#### Entries shown ####

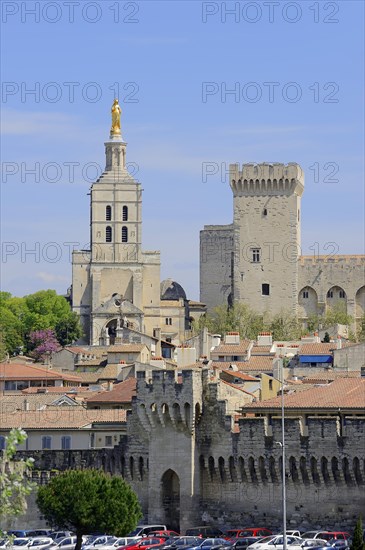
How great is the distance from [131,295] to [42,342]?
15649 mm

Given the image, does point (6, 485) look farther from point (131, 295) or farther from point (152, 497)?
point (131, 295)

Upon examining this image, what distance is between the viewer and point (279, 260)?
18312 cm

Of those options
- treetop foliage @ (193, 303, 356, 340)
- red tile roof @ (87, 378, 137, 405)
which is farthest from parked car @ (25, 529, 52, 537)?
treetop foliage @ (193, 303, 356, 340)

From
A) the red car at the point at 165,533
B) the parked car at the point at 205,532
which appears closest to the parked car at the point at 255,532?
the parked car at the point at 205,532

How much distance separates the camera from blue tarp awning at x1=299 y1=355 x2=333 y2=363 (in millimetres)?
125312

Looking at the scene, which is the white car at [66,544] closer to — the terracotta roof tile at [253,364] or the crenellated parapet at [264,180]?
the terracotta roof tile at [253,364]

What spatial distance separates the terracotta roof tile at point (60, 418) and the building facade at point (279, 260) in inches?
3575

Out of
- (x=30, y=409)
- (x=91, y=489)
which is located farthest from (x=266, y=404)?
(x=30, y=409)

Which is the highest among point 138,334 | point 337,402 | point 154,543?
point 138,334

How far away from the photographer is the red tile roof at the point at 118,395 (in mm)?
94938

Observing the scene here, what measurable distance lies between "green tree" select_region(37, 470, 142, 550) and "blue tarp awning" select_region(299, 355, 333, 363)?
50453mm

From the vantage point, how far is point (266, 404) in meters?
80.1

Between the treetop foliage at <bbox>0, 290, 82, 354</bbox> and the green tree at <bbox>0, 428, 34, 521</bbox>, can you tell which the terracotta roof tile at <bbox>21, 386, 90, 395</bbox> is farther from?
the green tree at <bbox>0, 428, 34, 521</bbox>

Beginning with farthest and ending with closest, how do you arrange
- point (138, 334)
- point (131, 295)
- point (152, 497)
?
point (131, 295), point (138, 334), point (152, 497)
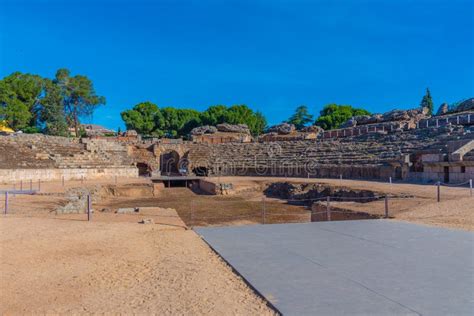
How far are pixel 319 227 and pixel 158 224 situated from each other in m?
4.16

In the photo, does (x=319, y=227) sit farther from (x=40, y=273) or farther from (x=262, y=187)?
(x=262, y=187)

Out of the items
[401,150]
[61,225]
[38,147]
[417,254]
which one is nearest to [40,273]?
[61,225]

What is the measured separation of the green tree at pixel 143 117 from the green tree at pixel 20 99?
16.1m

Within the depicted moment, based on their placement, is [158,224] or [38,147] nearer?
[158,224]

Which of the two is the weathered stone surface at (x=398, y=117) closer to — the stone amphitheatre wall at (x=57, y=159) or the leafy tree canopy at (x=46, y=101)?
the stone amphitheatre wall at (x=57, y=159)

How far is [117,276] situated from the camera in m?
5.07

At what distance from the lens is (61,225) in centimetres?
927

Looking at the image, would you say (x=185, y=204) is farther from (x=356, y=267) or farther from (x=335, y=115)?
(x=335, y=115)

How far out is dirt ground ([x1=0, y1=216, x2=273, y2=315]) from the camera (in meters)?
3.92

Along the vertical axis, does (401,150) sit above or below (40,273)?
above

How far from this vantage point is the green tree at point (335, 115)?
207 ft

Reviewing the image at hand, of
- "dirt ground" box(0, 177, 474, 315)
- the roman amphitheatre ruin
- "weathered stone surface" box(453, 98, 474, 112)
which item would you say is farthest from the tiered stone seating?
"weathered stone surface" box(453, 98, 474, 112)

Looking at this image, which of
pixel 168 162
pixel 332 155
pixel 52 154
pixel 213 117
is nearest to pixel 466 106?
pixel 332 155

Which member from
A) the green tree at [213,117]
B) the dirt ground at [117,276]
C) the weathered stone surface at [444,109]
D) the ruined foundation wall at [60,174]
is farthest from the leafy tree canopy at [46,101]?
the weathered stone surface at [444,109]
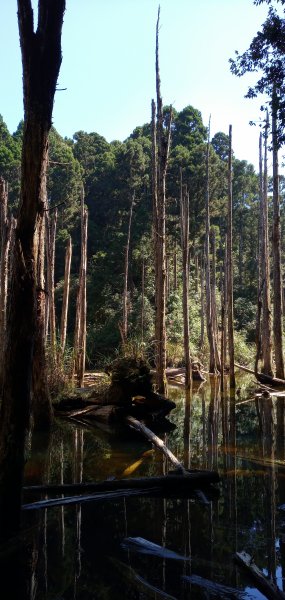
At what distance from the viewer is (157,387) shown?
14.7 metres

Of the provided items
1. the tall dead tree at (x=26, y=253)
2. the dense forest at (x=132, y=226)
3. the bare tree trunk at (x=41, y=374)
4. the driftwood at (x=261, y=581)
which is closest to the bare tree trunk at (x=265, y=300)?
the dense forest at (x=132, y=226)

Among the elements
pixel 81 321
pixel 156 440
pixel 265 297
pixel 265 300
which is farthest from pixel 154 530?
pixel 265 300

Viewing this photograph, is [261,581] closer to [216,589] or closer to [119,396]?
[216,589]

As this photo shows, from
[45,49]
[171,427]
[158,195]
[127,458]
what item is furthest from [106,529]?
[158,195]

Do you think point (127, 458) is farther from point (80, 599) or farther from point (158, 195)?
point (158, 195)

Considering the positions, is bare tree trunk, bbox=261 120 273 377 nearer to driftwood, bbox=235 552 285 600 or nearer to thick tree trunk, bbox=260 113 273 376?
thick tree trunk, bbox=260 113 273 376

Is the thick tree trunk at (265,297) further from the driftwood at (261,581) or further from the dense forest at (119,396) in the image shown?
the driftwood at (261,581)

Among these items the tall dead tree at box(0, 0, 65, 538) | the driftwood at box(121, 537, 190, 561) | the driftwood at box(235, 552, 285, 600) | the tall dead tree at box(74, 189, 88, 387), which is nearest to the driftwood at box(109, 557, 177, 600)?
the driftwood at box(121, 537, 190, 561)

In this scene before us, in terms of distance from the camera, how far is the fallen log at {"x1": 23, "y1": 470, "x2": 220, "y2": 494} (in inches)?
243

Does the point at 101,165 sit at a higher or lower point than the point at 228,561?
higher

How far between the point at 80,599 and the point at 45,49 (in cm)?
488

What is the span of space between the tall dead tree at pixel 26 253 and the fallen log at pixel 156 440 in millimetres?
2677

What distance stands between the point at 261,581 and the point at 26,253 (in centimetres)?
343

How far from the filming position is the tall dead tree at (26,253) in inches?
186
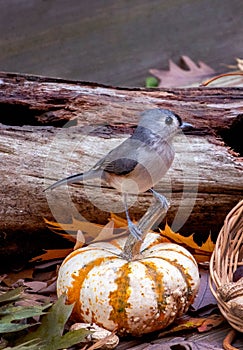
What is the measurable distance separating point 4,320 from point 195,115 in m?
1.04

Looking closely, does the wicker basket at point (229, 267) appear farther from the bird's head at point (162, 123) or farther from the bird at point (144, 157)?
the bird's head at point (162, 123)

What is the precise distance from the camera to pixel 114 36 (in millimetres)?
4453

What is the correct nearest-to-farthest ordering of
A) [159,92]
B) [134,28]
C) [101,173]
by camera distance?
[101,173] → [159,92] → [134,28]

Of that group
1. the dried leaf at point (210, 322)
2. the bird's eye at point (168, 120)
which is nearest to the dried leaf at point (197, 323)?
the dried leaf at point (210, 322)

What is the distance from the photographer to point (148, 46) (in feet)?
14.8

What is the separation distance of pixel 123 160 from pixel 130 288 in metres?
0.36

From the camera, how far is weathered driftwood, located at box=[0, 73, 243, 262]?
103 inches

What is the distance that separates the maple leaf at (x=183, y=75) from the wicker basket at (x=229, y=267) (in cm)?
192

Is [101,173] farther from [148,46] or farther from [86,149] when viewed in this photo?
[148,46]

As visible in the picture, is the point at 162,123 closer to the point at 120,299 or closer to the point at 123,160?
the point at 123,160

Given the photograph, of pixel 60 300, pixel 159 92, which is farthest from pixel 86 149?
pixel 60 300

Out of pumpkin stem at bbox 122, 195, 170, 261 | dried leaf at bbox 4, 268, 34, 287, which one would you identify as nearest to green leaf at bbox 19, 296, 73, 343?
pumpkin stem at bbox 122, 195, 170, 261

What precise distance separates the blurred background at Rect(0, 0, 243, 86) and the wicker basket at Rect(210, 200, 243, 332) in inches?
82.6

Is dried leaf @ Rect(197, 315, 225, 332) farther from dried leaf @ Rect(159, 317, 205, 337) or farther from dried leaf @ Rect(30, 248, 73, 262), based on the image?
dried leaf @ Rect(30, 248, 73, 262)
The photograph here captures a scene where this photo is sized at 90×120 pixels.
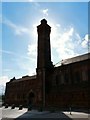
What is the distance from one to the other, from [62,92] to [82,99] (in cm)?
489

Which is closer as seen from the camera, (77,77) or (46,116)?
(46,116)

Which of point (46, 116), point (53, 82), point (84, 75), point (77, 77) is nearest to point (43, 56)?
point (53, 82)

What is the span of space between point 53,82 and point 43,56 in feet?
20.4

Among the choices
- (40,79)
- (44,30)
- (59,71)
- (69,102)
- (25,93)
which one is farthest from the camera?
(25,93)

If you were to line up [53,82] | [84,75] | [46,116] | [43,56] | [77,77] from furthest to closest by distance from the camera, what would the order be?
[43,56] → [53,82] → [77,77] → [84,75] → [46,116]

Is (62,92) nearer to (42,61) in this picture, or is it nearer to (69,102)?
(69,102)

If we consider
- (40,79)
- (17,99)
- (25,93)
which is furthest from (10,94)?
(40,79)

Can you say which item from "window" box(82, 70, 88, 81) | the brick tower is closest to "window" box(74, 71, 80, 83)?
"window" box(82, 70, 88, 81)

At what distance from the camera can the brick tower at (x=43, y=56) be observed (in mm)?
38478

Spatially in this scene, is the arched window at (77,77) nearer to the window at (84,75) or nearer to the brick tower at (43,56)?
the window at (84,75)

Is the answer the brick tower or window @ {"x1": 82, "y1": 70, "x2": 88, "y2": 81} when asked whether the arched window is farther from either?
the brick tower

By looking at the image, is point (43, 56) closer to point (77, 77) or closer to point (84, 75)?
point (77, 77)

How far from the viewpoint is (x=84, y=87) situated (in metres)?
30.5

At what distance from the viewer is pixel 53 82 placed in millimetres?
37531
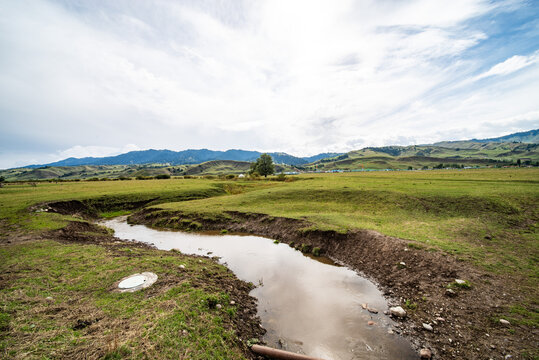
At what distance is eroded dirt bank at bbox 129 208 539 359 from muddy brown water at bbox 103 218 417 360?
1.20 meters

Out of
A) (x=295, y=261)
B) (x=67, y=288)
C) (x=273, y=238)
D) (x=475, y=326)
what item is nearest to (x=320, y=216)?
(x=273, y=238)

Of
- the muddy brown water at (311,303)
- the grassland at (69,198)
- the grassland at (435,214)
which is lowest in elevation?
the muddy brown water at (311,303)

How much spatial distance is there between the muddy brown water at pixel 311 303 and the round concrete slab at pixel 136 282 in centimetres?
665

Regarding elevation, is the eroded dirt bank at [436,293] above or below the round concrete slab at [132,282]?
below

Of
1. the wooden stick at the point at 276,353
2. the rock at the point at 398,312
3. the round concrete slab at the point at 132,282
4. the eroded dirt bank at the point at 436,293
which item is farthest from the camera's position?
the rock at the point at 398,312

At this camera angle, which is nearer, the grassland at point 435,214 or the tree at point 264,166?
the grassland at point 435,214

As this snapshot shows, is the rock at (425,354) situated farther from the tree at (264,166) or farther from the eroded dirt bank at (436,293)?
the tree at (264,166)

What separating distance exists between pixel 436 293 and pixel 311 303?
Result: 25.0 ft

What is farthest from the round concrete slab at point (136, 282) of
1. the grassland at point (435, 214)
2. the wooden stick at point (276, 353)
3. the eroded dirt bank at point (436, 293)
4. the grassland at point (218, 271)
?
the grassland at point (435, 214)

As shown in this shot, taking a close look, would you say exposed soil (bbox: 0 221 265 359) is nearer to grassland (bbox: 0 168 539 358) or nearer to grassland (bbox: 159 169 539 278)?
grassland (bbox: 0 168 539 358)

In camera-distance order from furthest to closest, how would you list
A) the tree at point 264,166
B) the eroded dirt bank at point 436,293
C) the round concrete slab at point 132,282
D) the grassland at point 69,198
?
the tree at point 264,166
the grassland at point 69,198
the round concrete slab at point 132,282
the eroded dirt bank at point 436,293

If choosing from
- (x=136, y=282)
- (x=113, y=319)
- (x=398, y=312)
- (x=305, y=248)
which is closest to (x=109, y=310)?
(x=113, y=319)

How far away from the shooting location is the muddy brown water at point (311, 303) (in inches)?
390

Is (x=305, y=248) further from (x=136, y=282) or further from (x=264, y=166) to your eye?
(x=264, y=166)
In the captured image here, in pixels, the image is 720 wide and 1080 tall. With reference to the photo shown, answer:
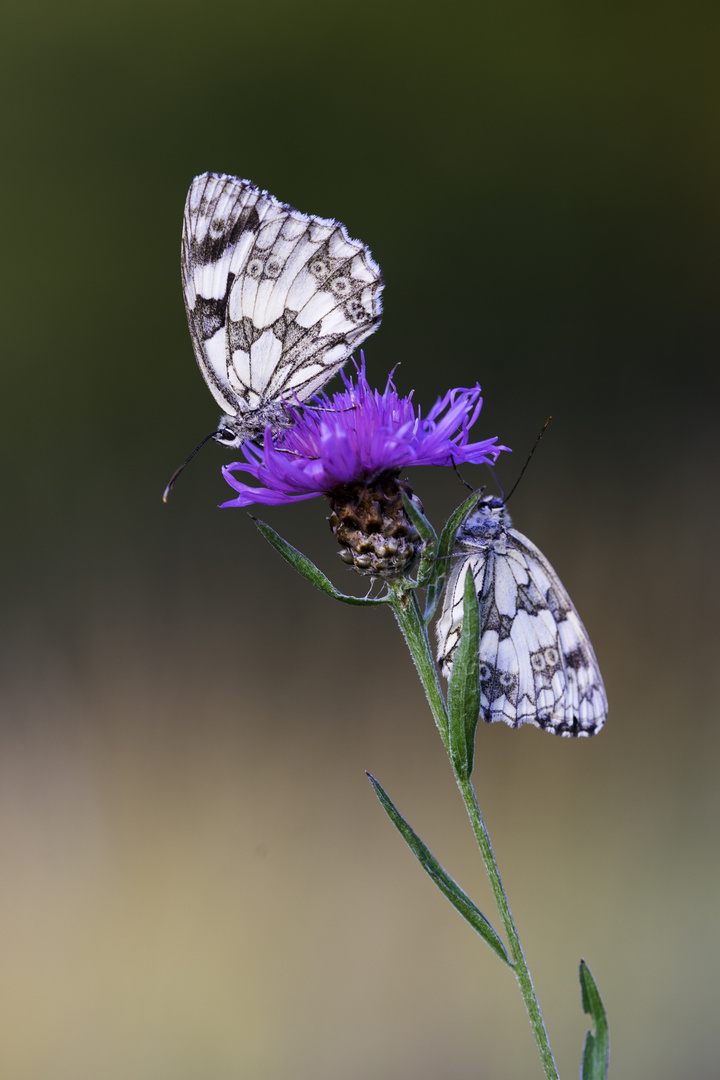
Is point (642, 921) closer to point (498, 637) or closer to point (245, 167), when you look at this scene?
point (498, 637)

####

What needs to be done:
Can you render the lines as a numbered list, beginning at the line that has "What spatial distance" and stopping after the line that has "point (131, 295), point", with blank lines left out?

Exercise solution:
1. What spatial distance separates the terracotta roof tile at point (60, 418) and the building facade at point (279, 260) in inches?
2. 3575
3. Out of
4. - (x=30, y=409)
5. - (x=91, y=489)
6. which is located farthest from (x=266, y=404)?
7. (x=30, y=409)
8. Which is the highest among point 138,334 | point 337,402 | point 154,543?
9. point 138,334
10. How far away from the photographer is the red tile roof at the point at 118,395 (in mm)?
11. 94938
12. Observing the scene here, what measurable distance lies between "green tree" select_region(37, 470, 142, 550) and "blue tarp awning" select_region(299, 355, 333, 363)?
13. 50453mm
14. From the vantage point, how far is point (266, 404) in meters?
15. 80.1
16. Between the treetop foliage at <bbox>0, 290, 82, 354</bbox> and the green tree at <bbox>0, 428, 34, 521</bbox>, can you tell which the terracotta roof tile at <bbox>21, 386, 90, 395</bbox> is farther from?
17. the green tree at <bbox>0, 428, 34, 521</bbox>
18. Beginning with farthest and ending with closest, how do you arrange
19. - point (138, 334)
20. - point (131, 295)
21. - point (152, 497)
22. ?
23. point (131, 295), point (138, 334), point (152, 497)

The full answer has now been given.